Enhancing blockchain transaction classification with ensemble learning approaches

Amrutanshu Panigrahi; Abhilash Pati; Bibhuprasad Sahu; Rourab Paul; Ajit Kumar Nayak; Subrata Chowdhury; Ramya Govindaraj; J Shreyas

doi:10.1038/s41598-025-04072-7

Enhancing blockchain transaction classification with ensemble learning approaches

Sci Rep. 2025 Jul 1;15(1):22068. doi: 10.1038/s41598-025-04072-7.

Authors

Amrutanshu Panigrahi¹, Abhilash Pati¹, Bibhuprasad Sahu², Rourab Paul³, Ajit Kumar Nayak⁴, Subrata Chowdhury⁵, Ramya Govindaraj⁶, J Shreyas⁷

Affiliations

¹ Department of CSE, Siksha 'O' Anusandhan (Deemed to be University), Bhubaneswar, Odisha, India.
² Department of Information Technology, Vardhaman College of Engineering (Autonomous), Hyderabad, Telangana, India.
³ Department of Computer Science and Engineering, Shiv Nadar University, Chennai, Tamil Nadu, India.
⁴ Department of CS&IT, Siksha 'O' Anusandhan (Deemed to be University), Bhubaneswar, Odisha, India.
⁵ Department of Computer Science and Engineering, Sri Venkateswara College of Engineering and Technology (Autonomous), Chittoor, AP, India.
⁶ School of Computer Science Engineering Systems, Vellore Institute of Technology, Vellore, India.
⁷ Department of Information Technology, Manipal Institute of Technology Bengaluru, Manipal Academy of Higher Education, Manipal, India.
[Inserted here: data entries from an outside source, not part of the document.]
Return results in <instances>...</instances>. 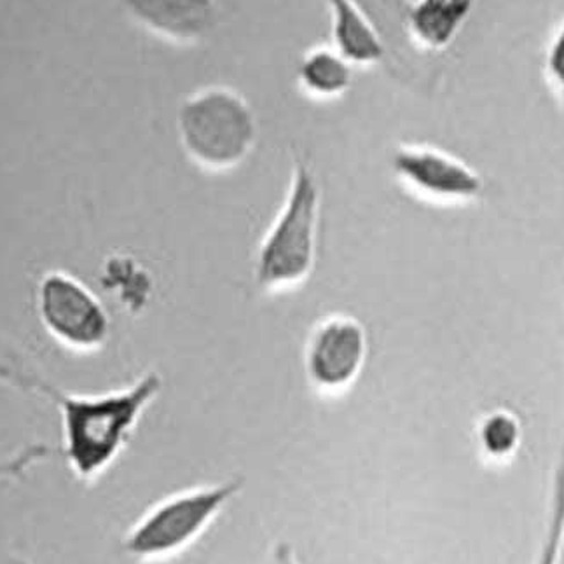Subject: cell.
Here are the masks:
<instances>
[{
    "label": "cell",
    "instance_id": "cell-1",
    "mask_svg": "<svg viewBox=\"0 0 564 564\" xmlns=\"http://www.w3.org/2000/svg\"><path fill=\"white\" fill-rule=\"evenodd\" d=\"M0 378L8 383L46 393L59 405L64 420V453L80 480H95L115 464L139 426L140 417L158 399L163 378L149 371L131 387L101 395L65 393L25 369L11 355H0Z\"/></svg>",
    "mask_w": 564,
    "mask_h": 564
},
{
    "label": "cell",
    "instance_id": "cell-2",
    "mask_svg": "<svg viewBox=\"0 0 564 564\" xmlns=\"http://www.w3.org/2000/svg\"><path fill=\"white\" fill-rule=\"evenodd\" d=\"M245 488V477L181 489L149 507L127 531L122 549L140 563H163L198 542Z\"/></svg>",
    "mask_w": 564,
    "mask_h": 564
},
{
    "label": "cell",
    "instance_id": "cell-3",
    "mask_svg": "<svg viewBox=\"0 0 564 564\" xmlns=\"http://www.w3.org/2000/svg\"><path fill=\"white\" fill-rule=\"evenodd\" d=\"M322 193L306 163H295L285 202L259 243L253 276L264 291H285L312 274L318 245Z\"/></svg>",
    "mask_w": 564,
    "mask_h": 564
},
{
    "label": "cell",
    "instance_id": "cell-4",
    "mask_svg": "<svg viewBox=\"0 0 564 564\" xmlns=\"http://www.w3.org/2000/svg\"><path fill=\"white\" fill-rule=\"evenodd\" d=\"M177 128L187 156L210 172L240 165L258 139L253 110L240 94L224 86L186 98L178 109Z\"/></svg>",
    "mask_w": 564,
    "mask_h": 564
},
{
    "label": "cell",
    "instance_id": "cell-5",
    "mask_svg": "<svg viewBox=\"0 0 564 564\" xmlns=\"http://www.w3.org/2000/svg\"><path fill=\"white\" fill-rule=\"evenodd\" d=\"M39 315L47 333L68 350L89 354L109 339L106 307L88 286L64 271H50L39 283Z\"/></svg>",
    "mask_w": 564,
    "mask_h": 564
},
{
    "label": "cell",
    "instance_id": "cell-6",
    "mask_svg": "<svg viewBox=\"0 0 564 564\" xmlns=\"http://www.w3.org/2000/svg\"><path fill=\"white\" fill-rule=\"evenodd\" d=\"M369 354L367 330L350 315H330L313 327L304 348V371L316 392L343 393L362 375Z\"/></svg>",
    "mask_w": 564,
    "mask_h": 564
},
{
    "label": "cell",
    "instance_id": "cell-7",
    "mask_svg": "<svg viewBox=\"0 0 564 564\" xmlns=\"http://www.w3.org/2000/svg\"><path fill=\"white\" fill-rule=\"evenodd\" d=\"M399 181L426 202L465 205L485 194V181L476 170L430 145H400L392 158Z\"/></svg>",
    "mask_w": 564,
    "mask_h": 564
},
{
    "label": "cell",
    "instance_id": "cell-8",
    "mask_svg": "<svg viewBox=\"0 0 564 564\" xmlns=\"http://www.w3.org/2000/svg\"><path fill=\"white\" fill-rule=\"evenodd\" d=\"M140 25L173 43H193L214 26L217 0H124Z\"/></svg>",
    "mask_w": 564,
    "mask_h": 564
},
{
    "label": "cell",
    "instance_id": "cell-9",
    "mask_svg": "<svg viewBox=\"0 0 564 564\" xmlns=\"http://www.w3.org/2000/svg\"><path fill=\"white\" fill-rule=\"evenodd\" d=\"M477 0H416L409 9V30L420 46L443 51L462 32Z\"/></svg>",
    "mask_w": 564,
    "mask_h": 564
},
{
    "label": "cell",
    "instance_id": "cell-10",
    "mask_svg": "<svg viewBox=\"0 0 564 564\" xmlns=\"http://www.w3.org/2000/svg\"><path fill=\"white\" fill-rule=\"evenodd\" d=\"M334 50L351 65L378 64L384 47L375 26L354 0H329Z\"/></svg>",
    "mask_w": 564,
    "mask_h": 564
},
{
    "label": "cell",
    "instance_id": "cell-11",
    "mask_svg": "<svg viewBox=\"0 0 564 564\" xmlns=\"http://www.w3.org/2000/svg\"><path fill=\"white\" fill-rule=\"evenodd\" d=\"M354 83L351 64L334 47H315L300 65V85L310 97L336 98Z\"/></svg>",
    "mask_w": 564,
    "mask_h": 564
},
{
    "label": "cell",
    "instance_id": "cell-12",
    "mask_svg": "<svg viewBox=\"0 0 564 564\" xmlns=\"http://www.w3.org/2000/svg\"><path fill=\"white\" fill-rule=\"evenodd\" d=\"M564 552V438L552 476L547 516L543 522L542 539L535 564H561Z\"/></svg>",
    "mask_w": 564,
    "mask_h": 564
},
{
    "label": "cell",
    "instance_id": "cell-13",
    "mask_svg": "<svg viewBox=\"0 0 564 564\" xmlns=\"http://www.w3.org/2000/svg\"><path fill=\"white\" fill-rule=\"evenodd\" d=\"M104 280L110 291L118 294V300L133 312L145 306V301L151 297V276L133 259H112Z\"/></svg>",
    "mask_w": 564,
    "mask_h": 564
},
{
    "label": "cell",
    "instance_id": "cell-14",
    "mask_svg": "<svg viewBox=\"0 0 564 564\" xmlns=\"http://www.w3.org/2000/svg\"><path fill=\"white\" fill-rule=\"evenodd\" d=\"M479 446L489 458H506L512 455L521 437L519 422L509 411H494L480 422Z\"/></svg>",
    "mask_w": 564,
    "mask_h": 564
},
{
    "label": "cell",
    "instance_id": "cell-15",
    "mask_svg": "<svg viewBox=\"0 0 564 564\" xmlns=\"http://www.w3.org/2000/svg\"><path fill=\"white\" fill-rule=\"evenodd\" d=\"M545 74L552 91L560 98L564 107V23H561L556 34L552 35L545 55Z\"/></svg>",
    "mask_w": 564,
    "mask_h": 564
},
{
    "label": "cell",
    "instance_id": "cell-16",
    "mask_svg": "<svg viewBox=\"0 0 564 564\" xmlns=\"http://www.w3.org/2000/svg\"><path fill=\"white\" fill-rule=\"evenodd\" d=\"M262 564H301L300 557L295 554L294 545L286 540L280 539L271 545Z\"/></svg>",
    "mask_w": 564,
    "mask_h": 564
}]
</instances>
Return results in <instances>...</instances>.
Shreyas.j@manipal.edu.

Abstract

Since the emergence of Blockchain as Bitcoin, its development has progressed rapidly and attracted the attention of various researchers in academia and industry. Blockchain technology is becoming an increasingly secure and effective way to share information in various industries, including finance, supply chain management (SCM), and the Internet of Things (IoT). The increase in the number of Blockchain users demands malicious and non-malicious transactions to maintain the trust in Blockchain. This research aims to develop a machine learning (ML) based model for classifying blockchain transactions into risky or non-risky ones. The model comprises four feature selection approaches, including Correlation-based Feature Selection (CFS), Recursive Feature Elimination (RFE), Random Forest (RF), and Information Gain (IG). Then, two ensemble feature selection methods, known as rank averaging and rank aggregation, are applied to combine the features selected from the initial feature selection methods. Various ML classification algorithms are applied to the selected features from two ensemble feature selection algorithms as the base learners to make initial predictions. Finally, three different ensemble base classifiers, including hard voting, soft voting, and weighted averaging, are applied to these initial predictions to make the final prediction. Three blockchain transactional datasets are considered for evaluating the proposed ensemble-based model. The empirical analysis of the reported work shows that the maximum accuracy obtained using the Rank Averaging ensemble feature selection technique is 99.24%, whereas the maximum accuracy using the Rank Aggregation ensemble feature technique is 98.73%.

Keywords: Blockchain; Ensemble feature selection; Machine learning; Rank aggregation; Rank averaging.